Primer piso: las encuestas. Una estafa. Se publican encuestas que se han hecho aquí y las dan diarios extranjeros. Los de aquí lo repican a través de Internet, para burlar esa prohibición absurda de no dar datos en la última semana. Miro la ficha técnica: apenas han hecho seiscientas, o mil entrevistas. Con eso no se puede saber ni el sexo de los encuestados. Las empresas que hacen estas cosas, Sigma por ejemplo, deberían abandonar el campo si no quieren hundirse en el descrédito. Una chapuza, cobrada, seguro, a precio de caviar
Segundo piso: la idea de España. Lo ha dicho en Barcelona, donde los españolistas, sobre todo en su partido, son muchos: "Nadie es dueño de la idea de España". Claro, evidente. El problema es que Zapatero abandonó esa idea ("discutida y discutible") en una cuneta. El PP la vio y se la quedó. Si no lo hubiera hecho, hoy, la idea, estaría en la inclusa.
Tercer piso: Los jueces. Han entrado en política. Nunca debieron hacerlo. La próxima vez que el juez Bermúdez tenga que juzgar un asunto delicado con ribetes políticos podrá ser recusado, y tendrá que retirarse. La entrada en la lid política le inhabilita
Cuarto piso: la prensa. Cierta prensa. Público, por ejemplo. El lunes dieron un sondeo sobre el debate antes de que comenzara el programa de televisión. Y ayer intentaban deslegitimar una sentencia porque un juez es hijo de uno que se opone a la asignatura de educación para la ciudadanía.

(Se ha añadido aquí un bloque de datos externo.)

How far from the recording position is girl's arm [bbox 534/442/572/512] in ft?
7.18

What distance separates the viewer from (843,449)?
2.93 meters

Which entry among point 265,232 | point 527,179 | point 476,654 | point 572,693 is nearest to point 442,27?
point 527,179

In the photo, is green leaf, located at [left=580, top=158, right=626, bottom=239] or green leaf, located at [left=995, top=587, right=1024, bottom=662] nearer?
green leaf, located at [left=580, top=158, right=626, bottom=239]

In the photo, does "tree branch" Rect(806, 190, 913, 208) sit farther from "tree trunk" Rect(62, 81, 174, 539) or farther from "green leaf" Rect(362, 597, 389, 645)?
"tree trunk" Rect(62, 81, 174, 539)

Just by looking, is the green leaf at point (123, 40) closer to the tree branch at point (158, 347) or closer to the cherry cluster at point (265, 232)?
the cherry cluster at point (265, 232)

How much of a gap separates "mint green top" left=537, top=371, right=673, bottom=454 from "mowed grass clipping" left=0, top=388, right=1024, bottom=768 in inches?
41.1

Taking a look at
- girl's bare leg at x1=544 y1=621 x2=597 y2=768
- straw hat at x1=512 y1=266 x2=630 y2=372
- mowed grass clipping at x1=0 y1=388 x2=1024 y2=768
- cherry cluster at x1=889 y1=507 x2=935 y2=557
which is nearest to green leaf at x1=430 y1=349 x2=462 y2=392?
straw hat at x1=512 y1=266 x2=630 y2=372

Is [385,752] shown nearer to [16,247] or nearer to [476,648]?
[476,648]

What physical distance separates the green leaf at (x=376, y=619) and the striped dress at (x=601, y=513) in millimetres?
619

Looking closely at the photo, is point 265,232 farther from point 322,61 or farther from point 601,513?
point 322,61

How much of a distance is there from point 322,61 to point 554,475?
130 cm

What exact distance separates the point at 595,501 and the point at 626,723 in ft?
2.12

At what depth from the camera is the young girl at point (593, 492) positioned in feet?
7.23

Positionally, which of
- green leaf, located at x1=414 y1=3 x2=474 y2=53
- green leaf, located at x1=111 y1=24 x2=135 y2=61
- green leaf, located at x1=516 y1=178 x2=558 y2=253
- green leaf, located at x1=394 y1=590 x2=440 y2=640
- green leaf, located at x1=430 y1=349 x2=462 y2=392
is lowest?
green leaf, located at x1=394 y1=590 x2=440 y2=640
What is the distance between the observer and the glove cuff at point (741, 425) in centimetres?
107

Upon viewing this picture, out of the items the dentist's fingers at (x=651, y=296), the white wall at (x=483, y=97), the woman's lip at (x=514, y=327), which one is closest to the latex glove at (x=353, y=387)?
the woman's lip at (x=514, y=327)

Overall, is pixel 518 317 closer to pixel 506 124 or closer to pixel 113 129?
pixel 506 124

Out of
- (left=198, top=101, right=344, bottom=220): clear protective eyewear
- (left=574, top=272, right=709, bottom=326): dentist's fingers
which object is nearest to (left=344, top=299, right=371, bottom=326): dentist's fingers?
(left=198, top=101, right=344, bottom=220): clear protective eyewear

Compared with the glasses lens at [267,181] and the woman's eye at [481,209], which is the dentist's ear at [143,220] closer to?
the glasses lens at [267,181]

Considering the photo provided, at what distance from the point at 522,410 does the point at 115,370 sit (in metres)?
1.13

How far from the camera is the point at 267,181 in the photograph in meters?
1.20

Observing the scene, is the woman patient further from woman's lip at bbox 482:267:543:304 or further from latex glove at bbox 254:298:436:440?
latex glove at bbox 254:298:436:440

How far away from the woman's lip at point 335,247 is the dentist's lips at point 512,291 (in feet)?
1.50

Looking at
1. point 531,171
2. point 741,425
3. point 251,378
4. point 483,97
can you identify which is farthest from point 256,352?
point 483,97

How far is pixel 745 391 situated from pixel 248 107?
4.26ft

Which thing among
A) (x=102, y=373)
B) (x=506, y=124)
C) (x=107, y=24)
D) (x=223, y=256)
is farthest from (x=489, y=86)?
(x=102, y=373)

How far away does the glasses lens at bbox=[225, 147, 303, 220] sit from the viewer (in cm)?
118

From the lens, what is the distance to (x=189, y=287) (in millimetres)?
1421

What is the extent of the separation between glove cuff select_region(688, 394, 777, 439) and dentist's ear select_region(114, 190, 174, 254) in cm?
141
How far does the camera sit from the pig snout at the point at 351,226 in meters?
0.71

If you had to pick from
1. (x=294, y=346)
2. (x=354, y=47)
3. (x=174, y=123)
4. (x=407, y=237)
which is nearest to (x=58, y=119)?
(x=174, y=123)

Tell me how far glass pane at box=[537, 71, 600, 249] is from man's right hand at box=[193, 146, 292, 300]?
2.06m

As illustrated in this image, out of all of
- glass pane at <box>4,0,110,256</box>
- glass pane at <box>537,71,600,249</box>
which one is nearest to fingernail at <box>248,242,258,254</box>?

Hoy seguro que salen con la refutación de la sentencia del 11-M después de ver el nuevo traspiés de Bermúdez.
La azotea: reformas. Las que ha hecho Bermejo en su piso, ático, y las que ha practicado Mercedes Gallizo en el inmueble que ocupa Instituciones Penitenciarias. Ha metido a la hija en un despacho reformado para que pueda dormir. Ha hecho bien, hombre, no la va a mandar a una prisión con celdas vacías, porque no hay sitio en las cárceles. La chica en el despacho. Pero al menos podía haber pedido permiso al propietario del inmueble.